Après l’armée, Stéphane termine ses études de photographie, trouve du travail de pigiste dans un journal, tout en étant conseillé dans une maison des vins. Une adéquation entre photographie professionnelle et connaissances viticoles prend racine chez lui. En conjuguant ces deux compétences, il voyage dans les différentes régions françaises et italiennes pour faire des photos remarquables et remarquées, tout en élaborant et diversifiant sa palette de goûts et ses connaissances des terroirs.

Vous comprenez que le néologisme du titre de cette chronique, « Voyage en Œnologie », fait de la science des vins un pays qui fait image de la vie de Stéphane. Encouragé très tôt par son grand-père, puis par ses rencontres professionnelles et des amitiés qui se tissent d’un vignoble à l’autre, le héros du roman baigne littéralement en terre vigneronne.

Ayant très peu d’expérience des jeux de l’amour et du hasard, Stéphane éprouve une certaine crainte de la relation amoureuse en pensant à ses propres parents jusqu’à sa rencontre de Patricia, responsable des événements pour un producteur bordelais. Le temps fait à nouveau son œuvre, Patricia et lui forment un couple, partageant les aléas du quotidien, les moments d’intimités et les soupers bachiques entre amis. La famille suit quelques années plus tard avec la naissance de Laura, puis de Henri. Tout ce temps, la trame du roman alterne entre les voyages et les visites professionnelles, et la vie de famille. Le décès de papi Jorge et l’incroyable héritage légué à Stéphane entretiennent le souvenir de son enfance.

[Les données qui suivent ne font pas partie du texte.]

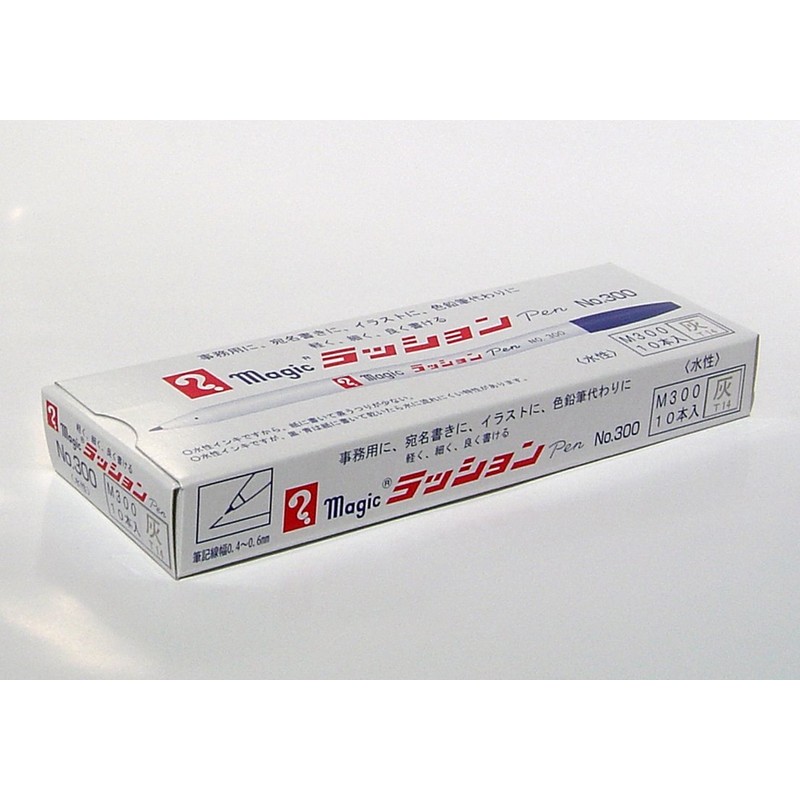 Teranishi Chemical Magic Water-Based Ration Pen No.300 Gray 10 pieces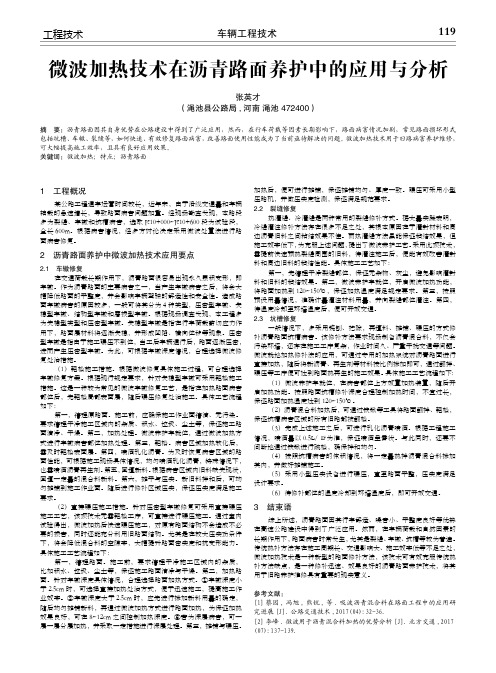 微波加热技术在沥青路面养护中的应用与分析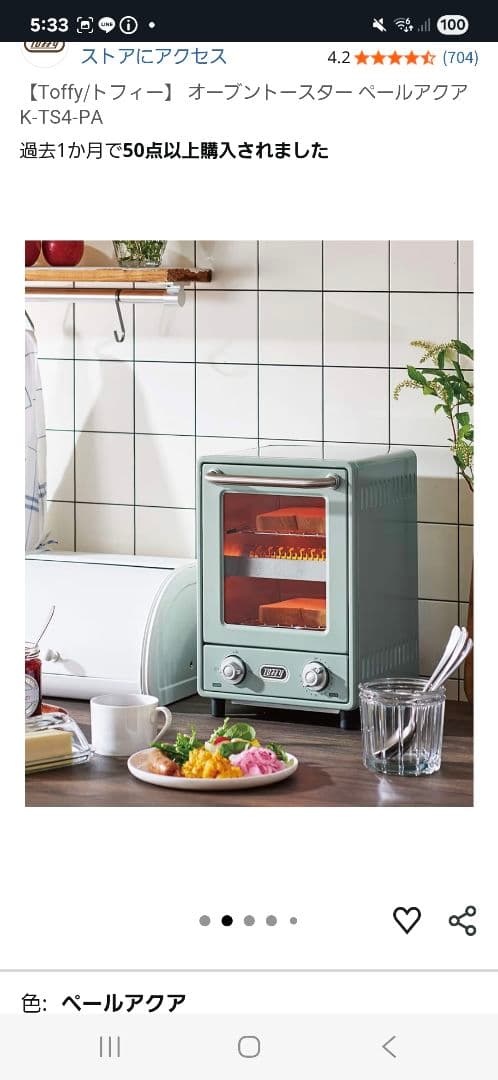 Toffy オーブントースター K-TS4-PA ペールアクア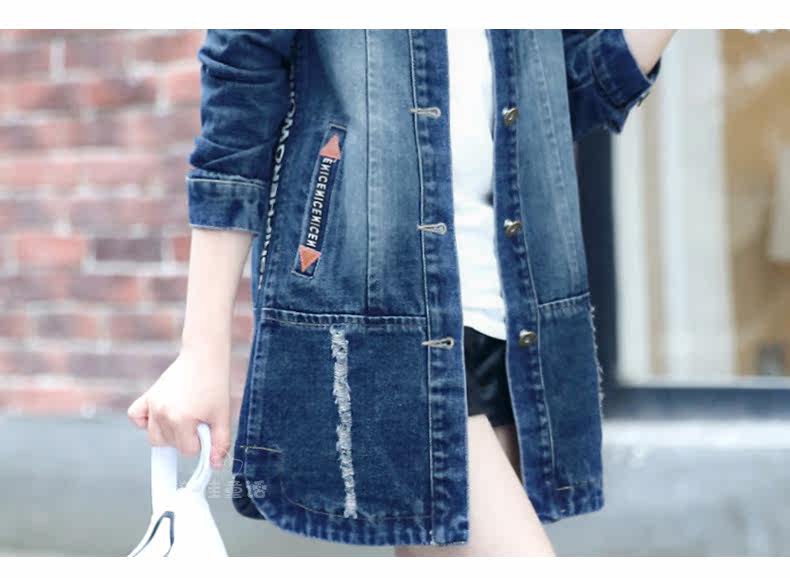 Blouson pour fille en toile - Ref 2158493 Image 79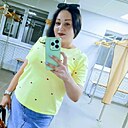 Любовь, 42 года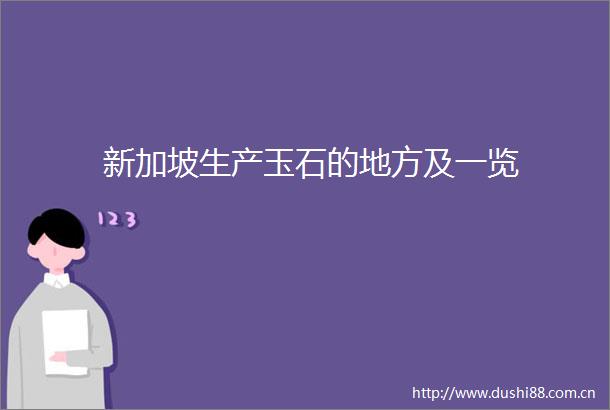 新加坡生产玉石的地方及一览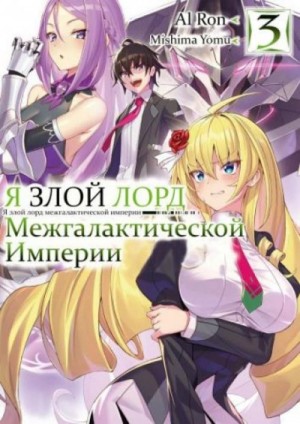 Yomu Mishima - Я злой лорд межгалактической империи! Том 3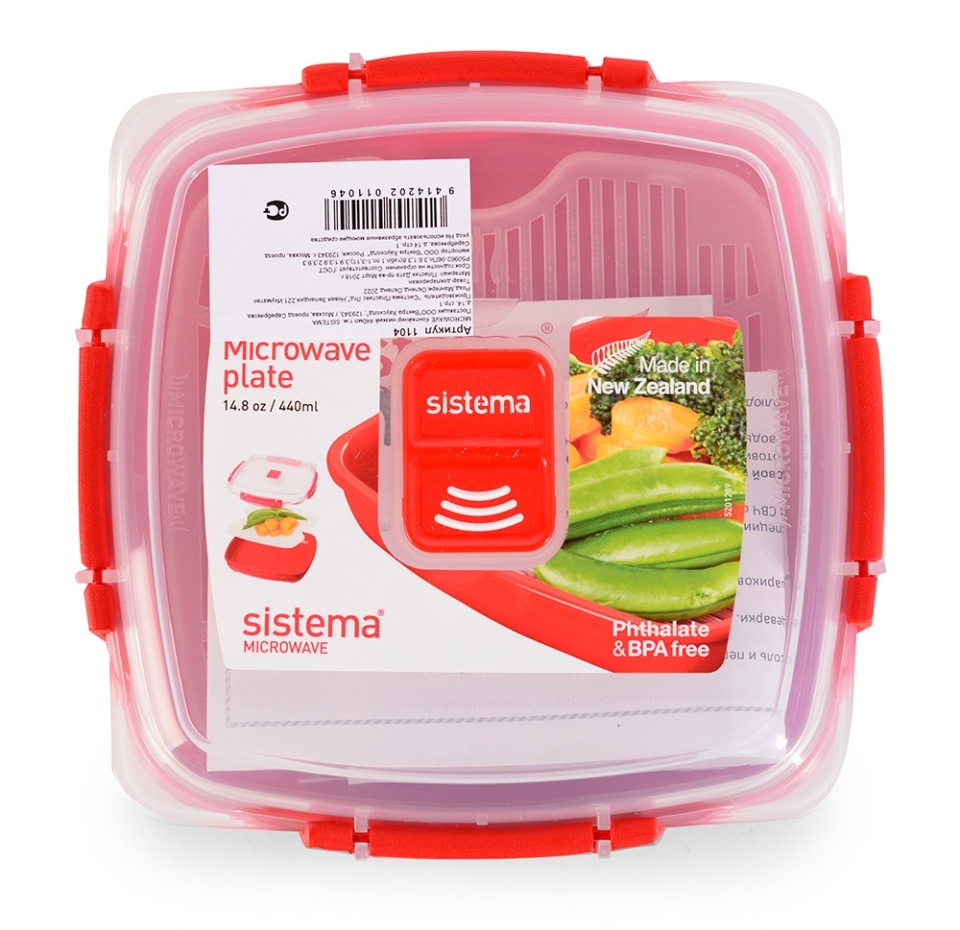 

Контейнер низкий Sistema Microwave 440 мл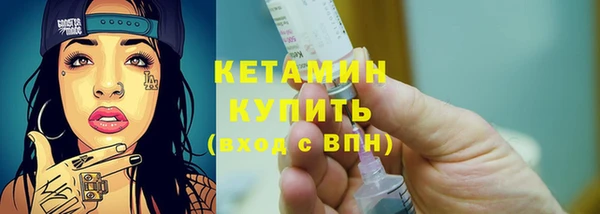 кокс Медвежьегорск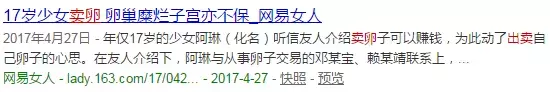 大二女生卖卵,三天后肚子大如孕妇险丧命!卖卵的危害有多大?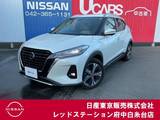 日産 キックス 1200cc 1.2 X ツートーン インテリアエディション (e-POWER) 当社社有車　プロパイロット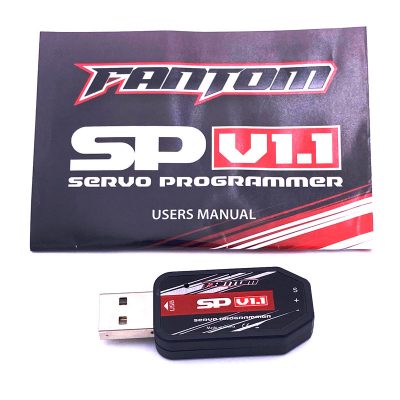 SP V1.1 USB Servo Programmer - Image 2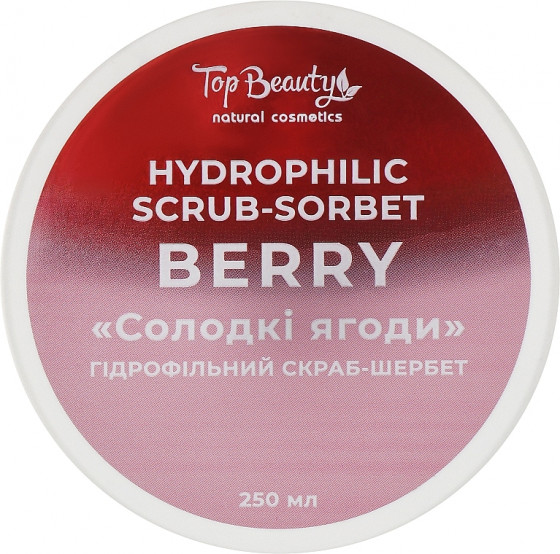 Top Beauty Hydrophilic Scrub-sorbet "Berry" - Гидрофильный скраб-щербет для тела "Сладкие ягоды" - 1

Malgré tout, il n’a jamais totalement cessé de rechercher son père. Finira-t-il par le trouver et d’ainsi comprendre l’ultime chapitre qui manque à son histoire? Faites confiance à Jacques Orhon qui se révèle un habile conteur sachant retenir l’attention du début à la fin. Certes, il y a une condition au plaisir que procure la lecture du roman Les fruits de l’exil : être intéressé, voire passionné de tout ce qui concerne les vins. Ce roman peut même être une forme d’initiation à ce sujet, comme si le sommelier nous faisait faire une tournée remarquable des grandes caves comme de plus modestes en soulignant chaque fois que nécessaire la nature des terroirs et des cépages.